Textauszug:
((

Die Österreich-Karte spielte Peter Löscher, Neo-Konzernchef des deutschen Elektromultis Siemens, bei seinem Antrittsbesuch am Mittwoch in Wien aus. Als gebürtiger Villacher (der seine gesamte Berufslaufbahn im Ausland verbrachte, unter anderem bei Siemens-Erzfeind General Electric) sei er mit Siemens aufgewachsen und besonders stolz auf das einträgliche Österreich-Geschäft.

Immer hervorragend

„Siemens Österreich war immer hervorragend aufgestellt“, sagte Löscher in einem halbstündigen Pressegespräch. Der Tradition der Siemens-Gründer, Wien als Tor zum Osten zu nützen, will er treu bleiben. Ob die österreichischen Siemensianer ihren Aktionsradius über Slowenien, Kroatien, Bosnien-Herzegowina, Serbien, Rumänien und die Slowakei hinaus um zusätzliche Regionalverantwortung vergrößern dürfen, sei noch nicht thematisiert worden. Er werde allfällige Veränderungen im Konzern dem Aufsichtsrat nach hundert Tagen vorlegen. Der Druck, die unübersichtliche Matrix-Struktur aus zehn Sparten und zig Regionalgesellschaften zu straffen, und Führungsebenen abzuschaffen, ist freilich groß. Dass die Zusammenlegung verwandter Sparten und eine Verkleinerung des Zentralvorstands in München ausgemachte Sache sei, stellte Löscher in Abrede.

))

Aufgabe: Geben Sie den Textauszug über Peter Löschers Antrittsbesuch in Wien vollständig und wortgetreu wieder.

Bereitgestelltes Material:
((

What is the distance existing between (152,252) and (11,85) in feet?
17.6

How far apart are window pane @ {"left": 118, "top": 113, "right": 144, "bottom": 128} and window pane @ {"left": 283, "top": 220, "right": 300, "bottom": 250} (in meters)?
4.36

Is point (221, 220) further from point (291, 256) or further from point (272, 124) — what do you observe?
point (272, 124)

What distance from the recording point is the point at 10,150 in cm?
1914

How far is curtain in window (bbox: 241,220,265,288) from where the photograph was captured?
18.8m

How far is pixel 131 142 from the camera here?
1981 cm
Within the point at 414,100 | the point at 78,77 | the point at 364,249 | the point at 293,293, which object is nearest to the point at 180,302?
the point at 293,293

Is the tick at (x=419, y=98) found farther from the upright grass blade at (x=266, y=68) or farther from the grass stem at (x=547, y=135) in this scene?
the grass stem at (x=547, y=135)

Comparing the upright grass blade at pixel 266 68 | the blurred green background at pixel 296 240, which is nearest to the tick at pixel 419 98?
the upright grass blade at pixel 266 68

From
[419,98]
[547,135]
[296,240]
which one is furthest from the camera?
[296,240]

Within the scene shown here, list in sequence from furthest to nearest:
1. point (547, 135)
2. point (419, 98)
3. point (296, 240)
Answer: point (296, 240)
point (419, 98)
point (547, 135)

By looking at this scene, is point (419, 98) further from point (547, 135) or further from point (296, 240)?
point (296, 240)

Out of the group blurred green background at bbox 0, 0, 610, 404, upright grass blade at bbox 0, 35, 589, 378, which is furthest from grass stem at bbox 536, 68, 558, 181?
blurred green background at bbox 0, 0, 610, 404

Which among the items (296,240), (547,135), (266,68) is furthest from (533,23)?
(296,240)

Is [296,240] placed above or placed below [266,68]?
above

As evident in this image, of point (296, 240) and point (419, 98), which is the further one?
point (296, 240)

))
((

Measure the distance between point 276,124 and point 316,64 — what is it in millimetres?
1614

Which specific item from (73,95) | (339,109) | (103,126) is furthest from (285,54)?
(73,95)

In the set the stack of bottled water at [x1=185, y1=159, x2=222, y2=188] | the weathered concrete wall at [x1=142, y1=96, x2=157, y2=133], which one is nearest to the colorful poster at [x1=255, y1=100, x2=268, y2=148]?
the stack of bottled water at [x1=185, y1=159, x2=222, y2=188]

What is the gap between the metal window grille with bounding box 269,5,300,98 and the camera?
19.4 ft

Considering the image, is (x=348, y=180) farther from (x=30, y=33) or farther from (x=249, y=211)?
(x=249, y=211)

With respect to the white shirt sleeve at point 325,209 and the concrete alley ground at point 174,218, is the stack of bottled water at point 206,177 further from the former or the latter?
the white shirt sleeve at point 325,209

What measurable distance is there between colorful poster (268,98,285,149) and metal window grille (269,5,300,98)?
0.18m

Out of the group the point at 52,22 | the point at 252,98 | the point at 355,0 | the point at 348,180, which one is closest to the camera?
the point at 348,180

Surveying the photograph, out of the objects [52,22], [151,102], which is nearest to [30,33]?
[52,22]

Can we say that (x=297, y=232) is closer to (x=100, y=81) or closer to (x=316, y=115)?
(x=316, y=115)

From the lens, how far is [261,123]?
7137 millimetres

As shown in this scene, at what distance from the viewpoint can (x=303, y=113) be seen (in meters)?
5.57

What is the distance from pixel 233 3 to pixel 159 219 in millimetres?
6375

))

Lösung:
Die Österreich-Karte spielte Peter Löscher, Neo-Konzernchef des deutschen Elektromultis Siemens, bei seinem Antrittsbesuch am Mittwoch in Wien aus. Als gebürtiger Villacher (der seine gesamte Berufslaufbahn im Ausland verbrachte, unter anderem bei Siemens-Erzfeind General Electric) sei er mit Siemens aufgewachsen und besonders stolz auf das einträgliche Österreich-Geschäft.

Immer hervorragend

„Siemens Österreich war immer hervorragend aufgestellt“, sagte Löscher in einem halbstündigen Pressegespräch. Der Tradition der Siemens-Gründer, Wien als Tor zum Osten zu nützen, will er treu bleiben. Ob die österreichischen Siemensianer ihren Aktionsradius über Slowenien, Kroatien, Bosnien-Herzegowina, Serbien, Rumänien und die Slowakei hinaus um zusätzliche Regionalverantwortung vergrößern dürfen, sei noch nicht thematisiert worden. Er werde allfällige Veränderungen im Konzern dem Aufsichtsrat nach hundert Tagen vorlegen. Der Druck, die unübersichtliche Matrix-Struktur aus zehn Sparten und zig Regionalgesellschaften zu straffen, und Führungsebenen abzuschaffen, ist freilich groß. Dass die Zusammenlegung verwandter Sparten und eine Verkleinerung des Zentralvorstands in München ausgemachte Sache sei, stellte Löscher in Abrede.